> Schriftliche Aufgabe 1
Nenne alle Personen, die im Textauszug namentlich genannt werden.

═════ Textauszug ═════

Schuldsprüche wegen Amtsmissbrauchs aufgehoben

Aufrecht bleiben alle Schuldsprüche aus dem erstinstanzlichen Prozess am Landesgericht Salzburg, die den Betrug oder Urkundendelikte betreffen. Die Schuldsprüche wegen Amtsmissbrauchs hingegen wurden großteils aufgehoben. Denn ein Amtsmissbrauch liege nur vor, wenn Angeklagte tatsächlich und konkret eine amtliche Befugnis hatten und diese missbrauchten, so Kurt Kirchbacher, der Vorsitzende der fünf Höchstrichter in der Urteilsbegründung. Und das sei im Testamentsfälscherprozess am Landesgericht Salzburg nicht ausreichend nachgewiesen worden.

Insgesamt vermisste der fünfköpfige Richtersenat die für eine Verurteilung wegen Missbrauchs der Amtsgewalt erforderlichen „konkreten, tragfähigen, ausreichenden Feststellungen“, betonte der Vorsitzende.

Ratz-Schuldspruch zur Gänze aufgehoben

Somit wurde für den Hauptangeklagten Jürgen H. der Schuldspruch teilweise aufgehoben - ihm war unter anderem Amtsmissbrauch vorgeworfen worden. Für die suspendierte Vizepräsidentin des Landesgerichts Feldkirch, Kornelia Ratz, wurde das Urteil zur Gänze aufgehoben.

Mit der Neudurchführung des Verfahrens, an dessen Ende auch die Strafen neu festgesetzt werden müssen, wurde erneut das Landesgericht Salzburg betraut. Die Verhandlungen soll aber ein anderer Richter leiten. Ihm wurde vom Richtersenat aufgetragen, „Tatsachengrundlagen“ zu schaffen, um in den unklaren Anklagepunkten endgültig beurteilen zu können, ob und wer von den Justizbediensteten sich eines wissentlichen Befugnismissbrauchs schuldig gemacht hatte bzw. dazu angestiftet oder im Sinn einer Beteiligungstäterschaft mitgewirkt hatte.

═════ Bereitgestellte Daten ═════

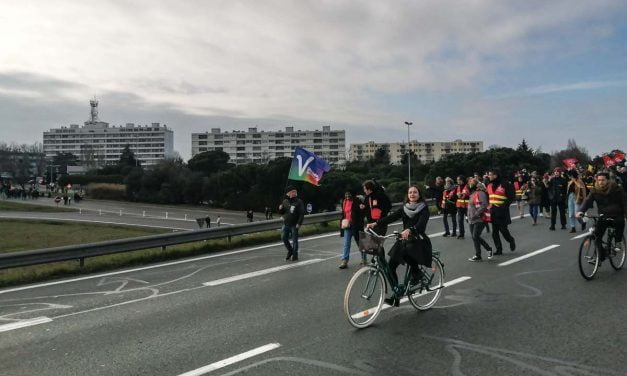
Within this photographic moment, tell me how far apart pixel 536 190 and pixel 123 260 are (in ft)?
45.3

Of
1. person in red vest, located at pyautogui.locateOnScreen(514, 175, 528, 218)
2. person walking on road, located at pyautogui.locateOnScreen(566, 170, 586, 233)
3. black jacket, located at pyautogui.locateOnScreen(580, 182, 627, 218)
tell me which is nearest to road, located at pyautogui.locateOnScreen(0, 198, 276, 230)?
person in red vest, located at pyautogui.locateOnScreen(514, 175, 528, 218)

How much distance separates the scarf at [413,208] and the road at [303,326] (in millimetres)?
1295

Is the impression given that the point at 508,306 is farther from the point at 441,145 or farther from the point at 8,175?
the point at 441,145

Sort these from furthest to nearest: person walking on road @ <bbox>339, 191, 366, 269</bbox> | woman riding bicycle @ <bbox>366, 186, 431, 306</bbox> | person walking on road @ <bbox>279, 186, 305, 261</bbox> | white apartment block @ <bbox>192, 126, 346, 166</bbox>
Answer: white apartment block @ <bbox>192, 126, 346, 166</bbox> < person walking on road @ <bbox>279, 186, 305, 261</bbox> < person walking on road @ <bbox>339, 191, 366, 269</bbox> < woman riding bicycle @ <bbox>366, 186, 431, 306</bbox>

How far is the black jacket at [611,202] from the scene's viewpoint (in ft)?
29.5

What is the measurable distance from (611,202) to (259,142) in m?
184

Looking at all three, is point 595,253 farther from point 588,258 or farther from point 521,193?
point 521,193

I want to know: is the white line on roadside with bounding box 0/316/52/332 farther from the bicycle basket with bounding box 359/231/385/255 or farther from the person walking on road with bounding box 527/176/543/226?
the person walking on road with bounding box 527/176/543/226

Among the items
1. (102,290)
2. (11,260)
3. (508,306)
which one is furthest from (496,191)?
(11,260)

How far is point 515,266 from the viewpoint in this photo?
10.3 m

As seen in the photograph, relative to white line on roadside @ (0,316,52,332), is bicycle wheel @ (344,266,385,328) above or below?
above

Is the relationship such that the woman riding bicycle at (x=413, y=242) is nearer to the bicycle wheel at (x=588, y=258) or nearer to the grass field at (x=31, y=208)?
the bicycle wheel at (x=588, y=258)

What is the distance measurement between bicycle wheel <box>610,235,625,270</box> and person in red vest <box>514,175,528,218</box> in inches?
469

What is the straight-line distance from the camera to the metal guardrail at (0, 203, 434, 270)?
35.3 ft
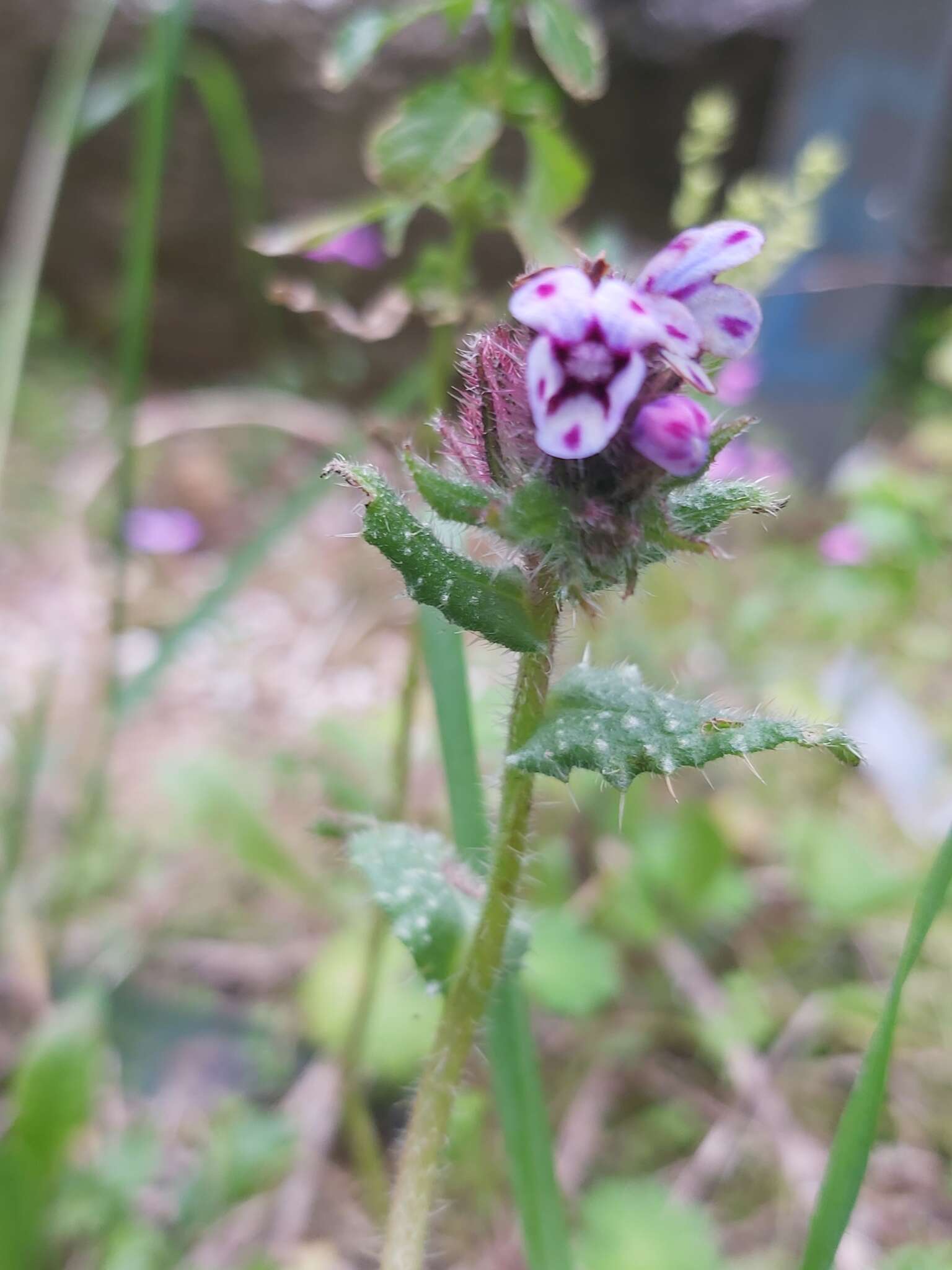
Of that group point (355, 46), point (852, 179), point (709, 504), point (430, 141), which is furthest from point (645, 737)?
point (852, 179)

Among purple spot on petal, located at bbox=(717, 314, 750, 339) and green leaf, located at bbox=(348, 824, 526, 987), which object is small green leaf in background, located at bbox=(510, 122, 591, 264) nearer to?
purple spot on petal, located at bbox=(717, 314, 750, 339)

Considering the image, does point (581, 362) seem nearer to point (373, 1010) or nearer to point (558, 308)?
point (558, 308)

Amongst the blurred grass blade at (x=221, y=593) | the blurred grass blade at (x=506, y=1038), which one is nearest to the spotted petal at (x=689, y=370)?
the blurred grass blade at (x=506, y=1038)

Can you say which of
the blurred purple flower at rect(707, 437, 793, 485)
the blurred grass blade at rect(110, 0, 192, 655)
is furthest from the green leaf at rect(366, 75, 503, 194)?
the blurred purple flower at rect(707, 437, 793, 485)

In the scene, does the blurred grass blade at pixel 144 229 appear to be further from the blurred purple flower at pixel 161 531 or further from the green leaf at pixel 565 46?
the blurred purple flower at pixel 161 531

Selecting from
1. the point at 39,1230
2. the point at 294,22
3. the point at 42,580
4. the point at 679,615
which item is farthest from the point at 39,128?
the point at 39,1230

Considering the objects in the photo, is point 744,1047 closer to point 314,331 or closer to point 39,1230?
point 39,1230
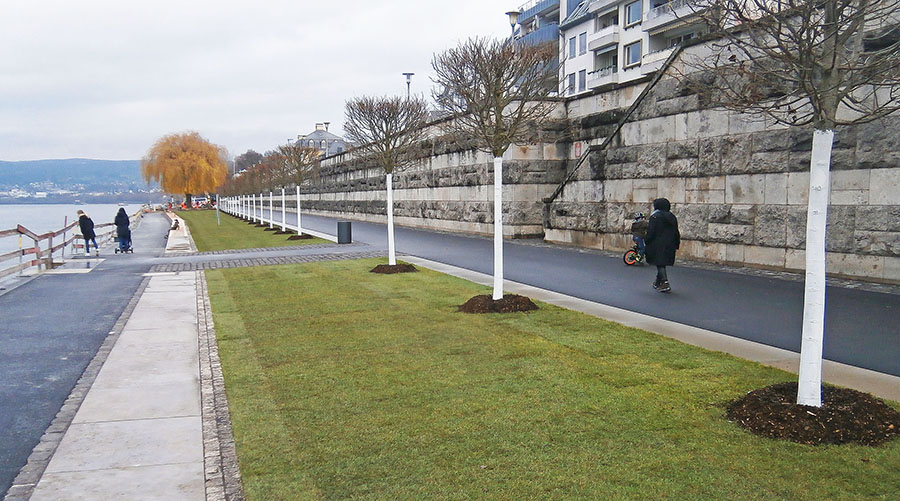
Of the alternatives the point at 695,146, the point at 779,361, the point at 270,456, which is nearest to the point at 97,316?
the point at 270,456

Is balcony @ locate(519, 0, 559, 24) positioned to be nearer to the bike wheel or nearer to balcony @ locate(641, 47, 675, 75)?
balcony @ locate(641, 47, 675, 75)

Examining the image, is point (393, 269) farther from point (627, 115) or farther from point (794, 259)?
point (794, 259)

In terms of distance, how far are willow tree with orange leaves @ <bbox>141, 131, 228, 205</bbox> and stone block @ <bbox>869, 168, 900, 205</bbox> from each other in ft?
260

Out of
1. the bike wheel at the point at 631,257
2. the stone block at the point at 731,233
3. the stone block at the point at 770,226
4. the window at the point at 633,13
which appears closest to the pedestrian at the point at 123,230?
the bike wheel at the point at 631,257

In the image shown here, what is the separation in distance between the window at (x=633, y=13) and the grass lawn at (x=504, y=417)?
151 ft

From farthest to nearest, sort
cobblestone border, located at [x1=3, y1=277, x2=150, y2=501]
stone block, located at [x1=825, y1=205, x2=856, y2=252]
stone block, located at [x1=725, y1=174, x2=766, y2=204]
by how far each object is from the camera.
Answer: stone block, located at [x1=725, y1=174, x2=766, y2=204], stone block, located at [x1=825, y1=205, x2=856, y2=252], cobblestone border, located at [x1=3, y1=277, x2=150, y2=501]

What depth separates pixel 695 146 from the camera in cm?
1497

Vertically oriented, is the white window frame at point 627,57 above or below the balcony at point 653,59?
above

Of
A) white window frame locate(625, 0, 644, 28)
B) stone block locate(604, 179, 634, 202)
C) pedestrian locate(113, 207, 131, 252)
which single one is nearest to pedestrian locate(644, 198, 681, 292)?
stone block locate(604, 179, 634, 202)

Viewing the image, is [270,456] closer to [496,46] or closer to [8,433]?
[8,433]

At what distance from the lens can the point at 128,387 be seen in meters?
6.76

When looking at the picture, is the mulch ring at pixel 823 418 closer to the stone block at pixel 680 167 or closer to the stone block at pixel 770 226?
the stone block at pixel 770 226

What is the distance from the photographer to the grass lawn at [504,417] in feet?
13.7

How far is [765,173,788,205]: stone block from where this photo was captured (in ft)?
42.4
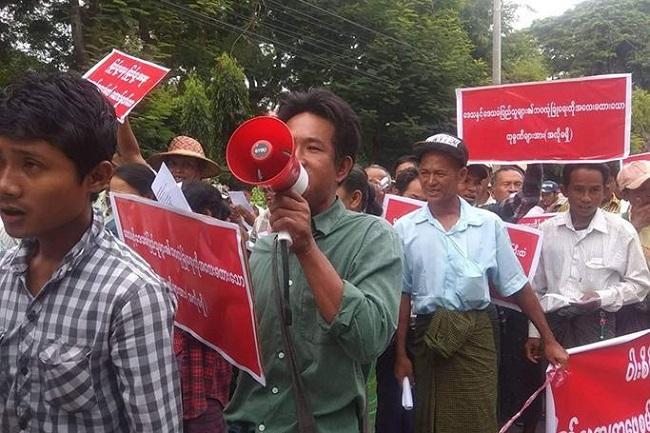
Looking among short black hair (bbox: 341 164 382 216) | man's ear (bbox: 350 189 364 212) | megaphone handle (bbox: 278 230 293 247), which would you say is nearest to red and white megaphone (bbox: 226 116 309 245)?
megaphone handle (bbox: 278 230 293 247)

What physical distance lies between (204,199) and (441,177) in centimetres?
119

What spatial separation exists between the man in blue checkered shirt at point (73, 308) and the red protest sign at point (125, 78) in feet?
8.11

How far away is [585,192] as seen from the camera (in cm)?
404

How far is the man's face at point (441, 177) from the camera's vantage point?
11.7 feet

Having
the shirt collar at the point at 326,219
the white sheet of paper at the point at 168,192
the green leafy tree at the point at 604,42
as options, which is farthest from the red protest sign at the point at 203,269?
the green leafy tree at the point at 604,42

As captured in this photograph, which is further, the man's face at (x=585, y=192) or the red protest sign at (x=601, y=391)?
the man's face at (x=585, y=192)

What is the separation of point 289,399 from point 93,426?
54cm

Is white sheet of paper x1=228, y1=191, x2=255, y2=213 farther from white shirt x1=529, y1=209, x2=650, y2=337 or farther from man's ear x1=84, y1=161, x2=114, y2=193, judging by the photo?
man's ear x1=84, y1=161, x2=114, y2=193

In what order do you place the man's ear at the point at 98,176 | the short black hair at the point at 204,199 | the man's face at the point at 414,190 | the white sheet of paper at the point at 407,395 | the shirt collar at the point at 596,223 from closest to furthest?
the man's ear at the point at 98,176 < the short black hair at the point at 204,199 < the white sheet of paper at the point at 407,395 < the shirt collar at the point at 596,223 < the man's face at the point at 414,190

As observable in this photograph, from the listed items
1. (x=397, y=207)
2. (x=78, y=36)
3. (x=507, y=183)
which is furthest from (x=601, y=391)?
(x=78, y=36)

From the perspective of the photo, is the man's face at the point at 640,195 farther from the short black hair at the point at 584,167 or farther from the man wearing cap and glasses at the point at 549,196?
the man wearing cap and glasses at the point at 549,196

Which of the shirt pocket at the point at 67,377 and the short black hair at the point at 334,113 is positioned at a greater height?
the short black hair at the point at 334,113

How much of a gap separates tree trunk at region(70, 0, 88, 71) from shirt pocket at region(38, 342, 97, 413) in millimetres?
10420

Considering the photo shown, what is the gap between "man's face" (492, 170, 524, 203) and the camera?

═════

> Schriftliche Aufgabe 2
Liste alle Zeilen auf, in denen die Zeichenfolge "farther" vorkommt, wobei Groß- und Kleinschreibung zählt.

> Ausgabe 1
Kurt Kirchbacher, Jürgen H., Kornelia Ratz

> Ausgabe 2
Is the impression given that the point at 508,306 is farther from the point at 441,145 or farther from the point at 8,175?
Looking at all three, is point 595,253 farther from point 588,258 or farther from point 521,193?
I want to know: is the white line on roadside with bounding box 0/316/52/332 farther from the bicycle basket with bounding box 359/231/385/255 or farther from the person walking on road with bounding box 527/176/543/226?
Examining the image, is point (393, 269) farther from point (627, 115) or farther from point (794, 259)?
Is white sheet of paper x1=228, y1=191, x2=255, y2=213 farther from white shirt x1=529, y1=209, x2=650, y2=337 or farther from man's ear x1=84, y1=161, x2=114, y2=193, judging by the photo?
From the perspective of the photo, is the man's face at the point at 640,195 farther from the short black hair at the point at 584,167 or farther from the man wearing cap and glasses at the point at 549,196?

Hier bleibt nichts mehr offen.